*Source text*
⁂

Hi all and thanks a lot for your hints..
However the fact that the errors occured more or less at the same time made me think to a problem related to some cron activities...
Fedora comes with some cron jobs activated, in particular the cron.daily:
00-logwatch
0anacron
logrotate
makewhatis.cron
prelink
rpm
slocate.cron
tetex.cron
tmpwatch
yum.cron
So now I've removed all this activities and this morning the server is alive and all the related errors are disappeared. The fortran errors i suppose are of some wrong settings in the root .tcshrc.. If you can confirm me that the cron activities could be the cause of my problems, i will be happy to hear it...

⁂

*Supplied entries*
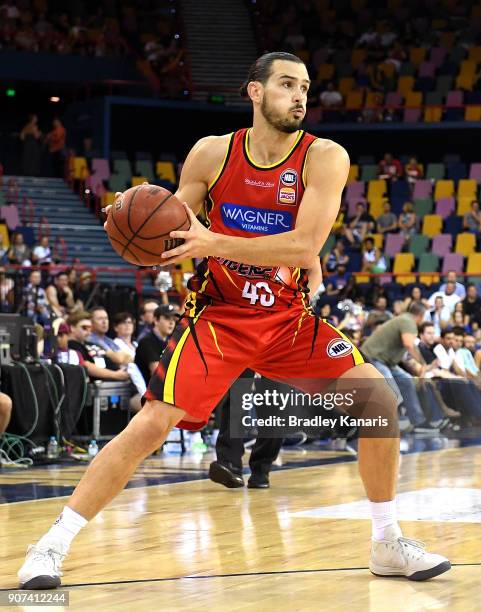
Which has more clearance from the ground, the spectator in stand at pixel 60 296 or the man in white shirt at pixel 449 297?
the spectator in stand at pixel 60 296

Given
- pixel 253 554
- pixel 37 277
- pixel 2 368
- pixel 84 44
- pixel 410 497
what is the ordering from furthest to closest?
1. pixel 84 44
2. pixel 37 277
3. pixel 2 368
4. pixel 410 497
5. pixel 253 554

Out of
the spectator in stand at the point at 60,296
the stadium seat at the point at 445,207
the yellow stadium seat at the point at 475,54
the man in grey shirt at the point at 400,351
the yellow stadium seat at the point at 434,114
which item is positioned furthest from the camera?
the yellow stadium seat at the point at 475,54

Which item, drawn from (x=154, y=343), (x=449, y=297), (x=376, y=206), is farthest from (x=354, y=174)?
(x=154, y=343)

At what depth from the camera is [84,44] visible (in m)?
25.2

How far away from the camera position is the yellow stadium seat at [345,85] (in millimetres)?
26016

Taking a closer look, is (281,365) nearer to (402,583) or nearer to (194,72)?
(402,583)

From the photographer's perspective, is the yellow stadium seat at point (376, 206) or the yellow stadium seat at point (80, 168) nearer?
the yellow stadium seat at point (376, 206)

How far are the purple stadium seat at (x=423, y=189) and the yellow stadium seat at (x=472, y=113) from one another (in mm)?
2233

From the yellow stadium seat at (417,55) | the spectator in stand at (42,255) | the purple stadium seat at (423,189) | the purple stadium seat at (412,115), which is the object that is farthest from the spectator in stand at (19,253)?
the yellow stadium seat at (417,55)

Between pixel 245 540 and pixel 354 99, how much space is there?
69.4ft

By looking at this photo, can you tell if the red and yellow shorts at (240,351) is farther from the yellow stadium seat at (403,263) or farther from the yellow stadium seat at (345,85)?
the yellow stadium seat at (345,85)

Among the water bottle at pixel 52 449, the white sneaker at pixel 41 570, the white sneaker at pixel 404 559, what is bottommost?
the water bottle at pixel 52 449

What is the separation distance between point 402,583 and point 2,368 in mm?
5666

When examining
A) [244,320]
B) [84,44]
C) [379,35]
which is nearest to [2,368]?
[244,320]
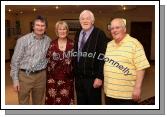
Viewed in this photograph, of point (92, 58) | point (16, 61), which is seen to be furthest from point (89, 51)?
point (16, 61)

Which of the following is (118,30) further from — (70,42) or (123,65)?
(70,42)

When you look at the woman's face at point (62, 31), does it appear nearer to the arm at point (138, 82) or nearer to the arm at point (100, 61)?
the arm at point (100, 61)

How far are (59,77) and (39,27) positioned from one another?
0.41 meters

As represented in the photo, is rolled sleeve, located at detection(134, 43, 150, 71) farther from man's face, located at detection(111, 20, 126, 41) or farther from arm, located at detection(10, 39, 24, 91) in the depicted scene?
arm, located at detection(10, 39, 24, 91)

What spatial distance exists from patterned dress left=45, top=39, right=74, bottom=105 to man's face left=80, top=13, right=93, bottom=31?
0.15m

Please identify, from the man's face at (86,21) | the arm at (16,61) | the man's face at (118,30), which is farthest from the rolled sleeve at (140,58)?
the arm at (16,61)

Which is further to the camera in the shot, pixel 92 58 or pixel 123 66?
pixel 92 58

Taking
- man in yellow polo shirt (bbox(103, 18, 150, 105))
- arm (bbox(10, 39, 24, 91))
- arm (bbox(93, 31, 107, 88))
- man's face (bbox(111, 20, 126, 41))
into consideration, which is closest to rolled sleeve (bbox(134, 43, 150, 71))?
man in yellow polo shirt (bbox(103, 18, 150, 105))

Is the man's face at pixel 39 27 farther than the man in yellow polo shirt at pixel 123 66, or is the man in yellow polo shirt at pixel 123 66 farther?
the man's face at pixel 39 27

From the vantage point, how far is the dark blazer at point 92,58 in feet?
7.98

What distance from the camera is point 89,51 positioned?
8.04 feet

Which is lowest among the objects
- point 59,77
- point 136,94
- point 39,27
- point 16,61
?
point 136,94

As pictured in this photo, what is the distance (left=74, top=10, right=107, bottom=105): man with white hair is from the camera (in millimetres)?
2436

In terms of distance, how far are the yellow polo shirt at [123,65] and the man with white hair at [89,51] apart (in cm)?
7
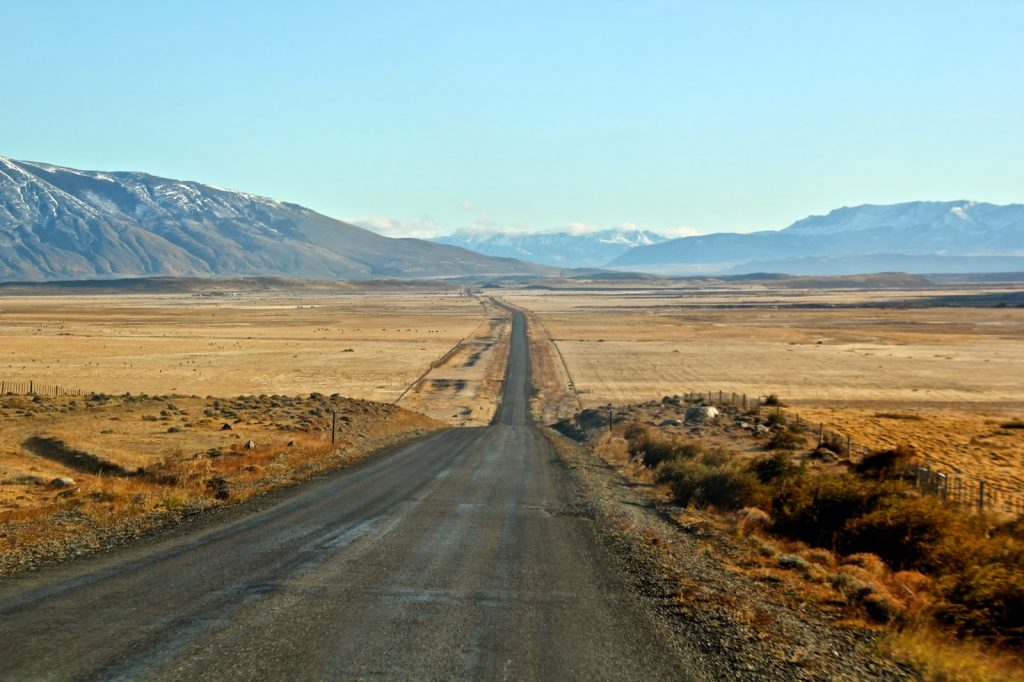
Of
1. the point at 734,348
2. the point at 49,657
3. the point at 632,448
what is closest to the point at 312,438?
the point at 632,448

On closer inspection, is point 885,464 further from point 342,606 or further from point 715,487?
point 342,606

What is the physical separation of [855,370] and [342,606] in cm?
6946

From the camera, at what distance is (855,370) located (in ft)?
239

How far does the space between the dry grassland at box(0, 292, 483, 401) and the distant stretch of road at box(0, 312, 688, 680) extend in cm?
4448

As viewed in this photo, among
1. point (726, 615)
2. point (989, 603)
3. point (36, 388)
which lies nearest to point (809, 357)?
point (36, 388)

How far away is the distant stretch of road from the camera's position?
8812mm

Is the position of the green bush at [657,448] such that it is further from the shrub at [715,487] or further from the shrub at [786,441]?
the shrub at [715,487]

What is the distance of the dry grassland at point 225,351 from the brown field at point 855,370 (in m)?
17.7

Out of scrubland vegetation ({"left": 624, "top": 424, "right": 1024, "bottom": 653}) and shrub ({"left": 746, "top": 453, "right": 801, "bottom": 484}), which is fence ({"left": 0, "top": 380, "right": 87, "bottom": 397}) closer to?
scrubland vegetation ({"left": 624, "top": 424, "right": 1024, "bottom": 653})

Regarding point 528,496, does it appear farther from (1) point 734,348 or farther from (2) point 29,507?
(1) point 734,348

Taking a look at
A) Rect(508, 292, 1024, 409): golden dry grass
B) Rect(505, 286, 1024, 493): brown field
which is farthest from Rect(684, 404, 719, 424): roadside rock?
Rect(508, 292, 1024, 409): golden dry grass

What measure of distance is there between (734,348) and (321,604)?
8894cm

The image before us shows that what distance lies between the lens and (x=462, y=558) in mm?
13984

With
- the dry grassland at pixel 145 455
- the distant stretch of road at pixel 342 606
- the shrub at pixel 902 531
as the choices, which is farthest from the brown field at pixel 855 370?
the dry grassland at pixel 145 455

⁂

*Jobs*
[1] In the forum post on Fedora cron jobs, reproduce the passage between "Hi all and thanks" and "to hear it...", inclusive.
[2] List every cron.daily job named in the forum post on Fedora cron jobs whose name ends in ".cron".

*Solutions to each task*
[1]
Hi all and thanks a lot for your hints..
However the fact that the errors occured more or less at the same time made me think to a problem related to some cron activities...
Fedora comes with some cron jobs activated, in particular the cron.daily:
00-logwatch
0anacron
logrotate
makewhatis.cron
prelink
rpm
slocate.cron
tetex.cron
tmpwatch
yum.cron
So now I've removed all this activities and this morning the server is alive and all the related errors are disappeared. The fortran errors i suppose are of some wrong settings in the root .tcshrc.. If you can confirm me that the cron activities could be the cause of my problems, i will be happy to hear it...

[2]
makewhatis.cron
slocate.cron
tetex.cron
yum.cron